Throughout the process of co-editing this special issue, we continually found ourselves returning to two of the most commonly associated works that feature the yellow brick road, The Wizard of Oz, beloved by many other queer people, and the song by Elton John, a flamboyant queer singer and AIDS philanthropist. In both the film and the song, the yellow brick road holds out a promise of something better in urban areas. But in both, the yellow brick road fails to deliver. It is a false hope—our protagonists feel used and return to the pastoral roots that they initially desired to escape. We, and it seems our contributors, also want to depart from the false promise of scholarly norms, traditions, concepts, methods, and approaches that do not serve queer people. So where to then?

Oh I’ve finally decided my future lies
Beyond the yellow brick road.
    -Elton John, “Goodbye Yellow Brick Road”
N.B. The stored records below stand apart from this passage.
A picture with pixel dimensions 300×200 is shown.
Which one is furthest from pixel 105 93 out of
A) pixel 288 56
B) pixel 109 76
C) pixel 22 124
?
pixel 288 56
The pastoral return in those works can be interpreted as an embrace of tradition and the normative. That would not seem to be a return interesting to the scholars in this issue. But these scholars do go “back” in various ways. We may go so far as to say they queer their (re)turns. Catalano and Perez return to the dismissed or discarded approach of general qualitative descriptive to find new purpose and use in it. Hutchings goes “back” to Black queer life, worldmaking, and communities. Wagner and Weiser literally go back in time for data. Cook and Bublitz go “back” to Cook’s previous research in which Bublitz served as a participant. Yanko and Lee perhaps go “back” less, though their scholarship may be better thought of as enacting a different future that may also be seen as going “back” to the world as it should have always been—to the dreams and hopes of our youth. Finally, we, (Denton and Cain) go “back” by rooting our rationale for combining methods in past queer, feminist, and art activism. We invite other scholars to say “so long” to oppressive scholarship roads.